Guglielmi (MD): “No al sorteggio per il Csm, ma la magistratura deve ripartire dal basso”

Il Fatto Quotidiano

Guglielmi (MD): “No al sorteggio per il Csm, ma la magistratura deve ripartire dal basso”

La segretaria della corrente definita da Luca Palamara, nel suo libro, “collaterale prima al Pci, poi al Pd e addirittura alla minoranza dem ai tempi di Renzi”: “Si vuol far credere che ci siano state inchieste e sentenze che hanno avuto l’obiettivo di far cadere i governi. È una tesi falsa e pericolosa. Dopo lo scandalo, farei una riflessione su come migliorare le valutazioni di professionalità dei magistrati e le conferme dei dirigenti.
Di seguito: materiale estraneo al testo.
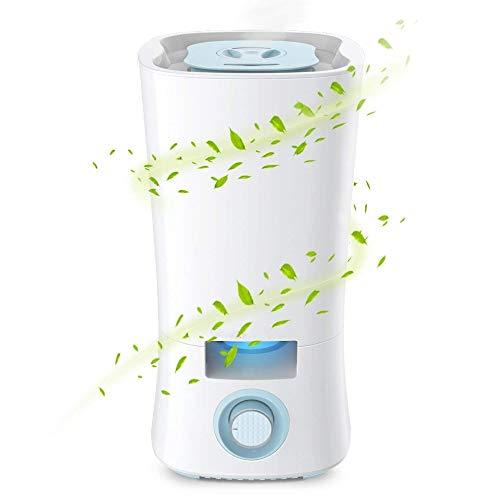 Cool Mist-luchtbevochtiger 3.5L Ultrasone luchtbevochtigers voor slaapkamer Babykamer Fluisterstille werking en automatische uitschakeling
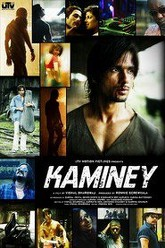 Kaminey Trailer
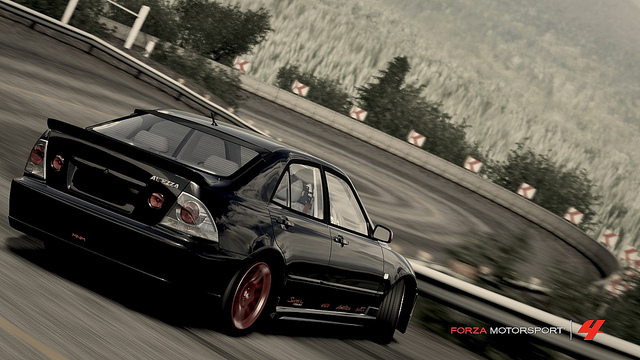 [FM4]End of 2013 PC WINNERS ANNOUNCED 11458410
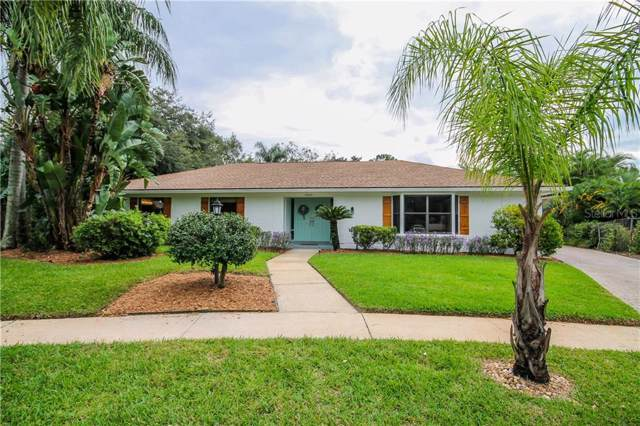 11809 Lipsey Road, Tampa, FL 33618 (MLS #T3209521) :: Keller Williams Realty Peace River Partners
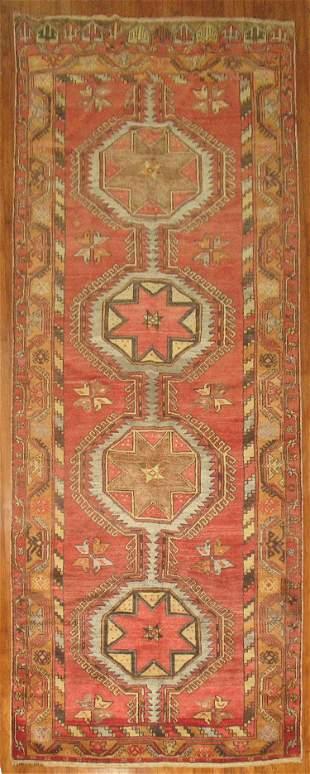 Vintage Turkish Konya Gallery Rug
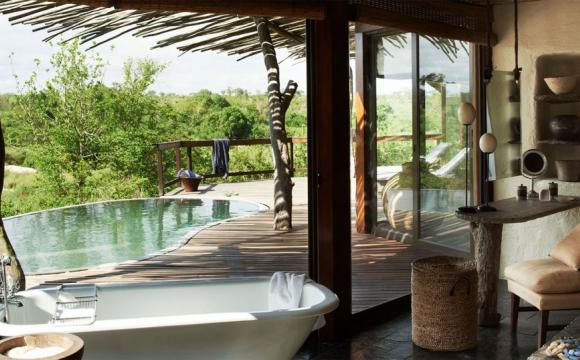 8 hôtels où l'on aimerait vivre à l'année - Singita Sabi Sand, en Afrique du Sud, au cœur de la nature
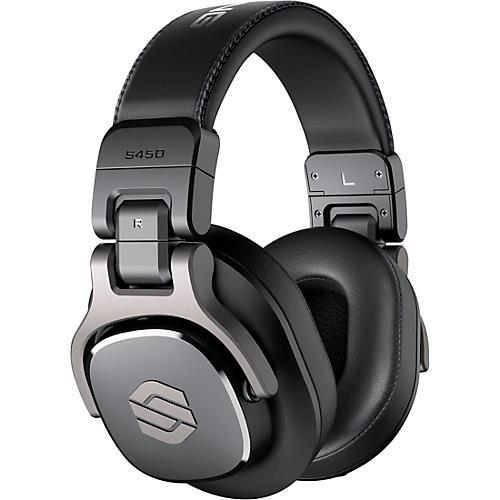 S450 Studio Headphones with 45mm Drivers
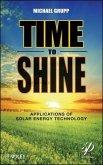 Time to Shine (eBook, PDF)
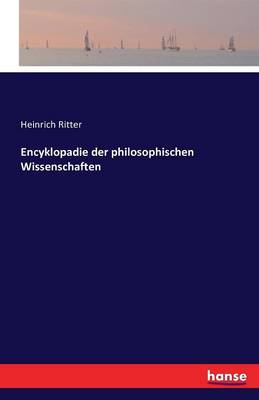 Encyklopadie Der Philosophischen Wissenschaften (Paperback)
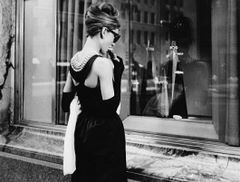 colazione+da+tiffany+fashion+icon+audrey+hepburn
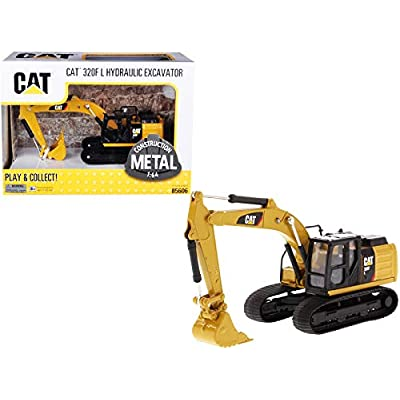 CAT Caterpillar 320F L Hydraulic Tracked Excavator 1/64 Diecast Model by Diecast Masters 85606: Toys & Games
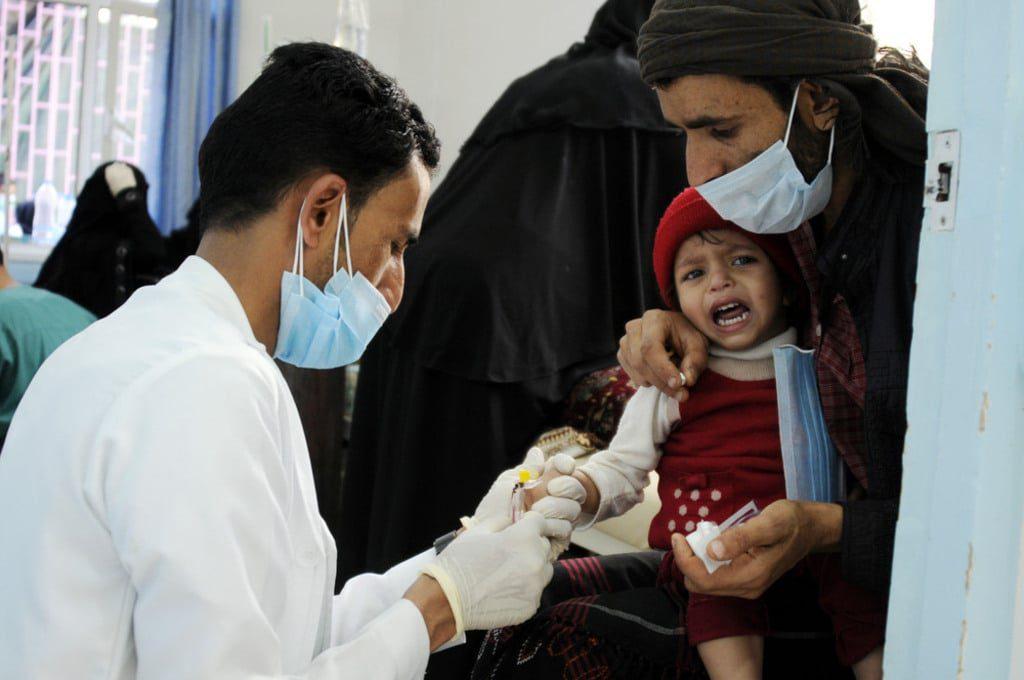 Yemen- Cholera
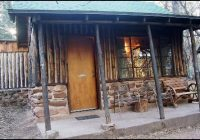 pioneers cabin picture of christopher creek lodge payson Christopher Creek Az Cabins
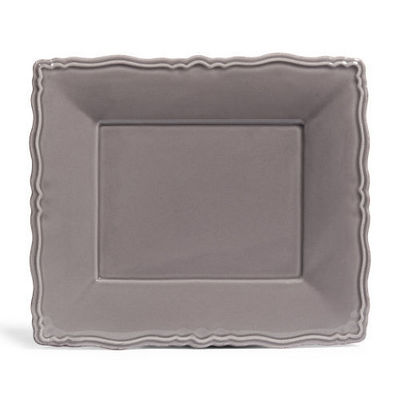Maisons du monde - Assiette plate-Maisons du monde-Assiette plate Marquise grise
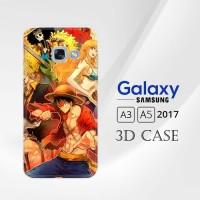 Casing 3D Full Print Samsung Galaxy A3 & A5 2017 Wallpaper One Piece X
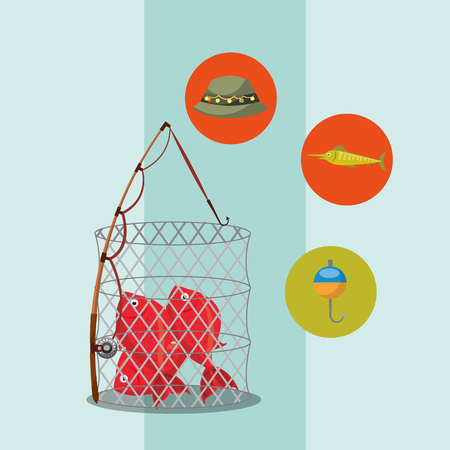 Ilustración de fishing fish on basket rod hat hook equipment vector illustration - Imagen libre de derechos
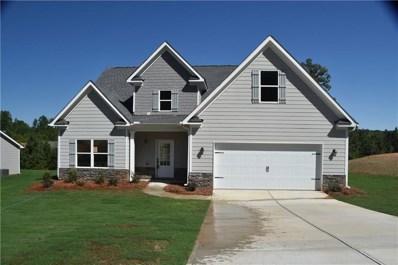 451 Huntington Lane, Cornelia, GA 30531 - #: 6615877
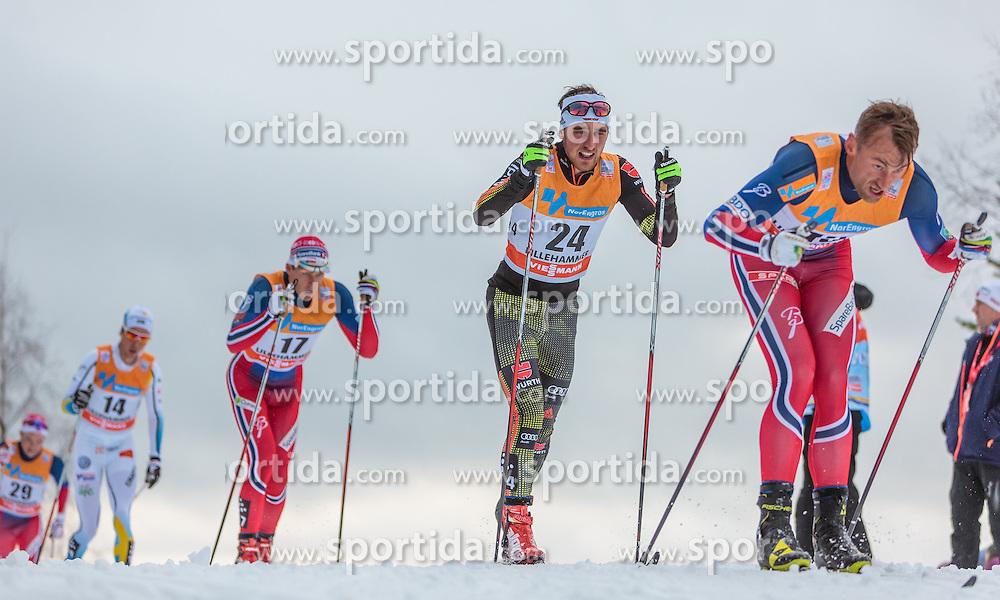 05.12.2015, Nordic Arena, NOR, FIS Weltcup Langlauf, Lillehammer, Herren, im Bild v.l.: Anders Gloeersen (NOR), Jonas Dobler (GER), Petter Northug (NOR) // Anders Gloeersen of Norway, Jonas Dobler of Germany, Petter Northug of Norway during Mens Cross Country Competition of FIS Cross Country World Cup at the Nordic Arena, Lillehammer, Norway on 2015/12/05. EXPA Pictures © 2015, PhotoCredit: EXPA/ JFK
Ci sono troppi pareri positivi”

di Antonella Mascali | 11 FEBBRAIO 2021

Mariarosaria Guglielmi, Magistratura Democratica, di cui lei è segretaria, ha sostenuto che il libro Il sistema di Luca Palamara, scritto con il direttore del Giornale Alessandro Sallusti, “amputa e omette una parte importante della storia della Magistratura e riduce una stagione complessa a una vicenda ‘emblematica’ dell’aggressione portata per via giudiziaria a presunti avversari dalla magistratura ‘politicizzata’”.
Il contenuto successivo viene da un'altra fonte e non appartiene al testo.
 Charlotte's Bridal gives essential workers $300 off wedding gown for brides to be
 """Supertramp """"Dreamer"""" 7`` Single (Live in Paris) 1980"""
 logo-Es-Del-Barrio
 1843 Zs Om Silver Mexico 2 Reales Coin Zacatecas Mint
Dottoressa Guglielmi, perché?

Il libro di Luca Palamara e Alessandro Sallusti prende le mosse da una realtà, lo scandalo nomine, e vi innesta una storia falsa e pretestuosa. La caduta etica nell’autogoverno della magistratura su cui tutti dobbiamo fare autocritica diventa il punto di partenza di una narrazione che fa credere ai cittadini che i magistrati con il loro lavoro quotidiano abbiano agito per fini politici. In particolare Magistratura Democratica sarebbe stata collaterale prima al Pci, poi al Pd e addirittura, quando Matteo Renzi era il segretario del Pd, saremmo stati collaterali alla minoranza del Pd. Con questa ricostruzione della storia recente della magistratura, definita ‘il sistema’, si vuol far credere che ci siano state inchieste e sentenze che hanno avuto l’obiettivo di far cadere i governi di Silvio Berlusconi, poi di Matteo Renzi. Che ci siano state le inchieste su Matteo Salvini, in merito al blocco delle navi con i migranti a bordo, per neutralizzare politicamente l’allora ministro dell’Interno e leader della Lega. È una tesi falsa e pericolosa, anche perché amplificata in questo momento da diverse trasmissioni televisive, che punta a screditare l’operato dell’intera magistratura. Una inchiesta può essere condotta male, una sentenza può essere sbagliata, si può criticare, si può presentare ricorso nelle sedi opportune, ma dire che ha fini politici è destabilizzante per i valori costituzionali.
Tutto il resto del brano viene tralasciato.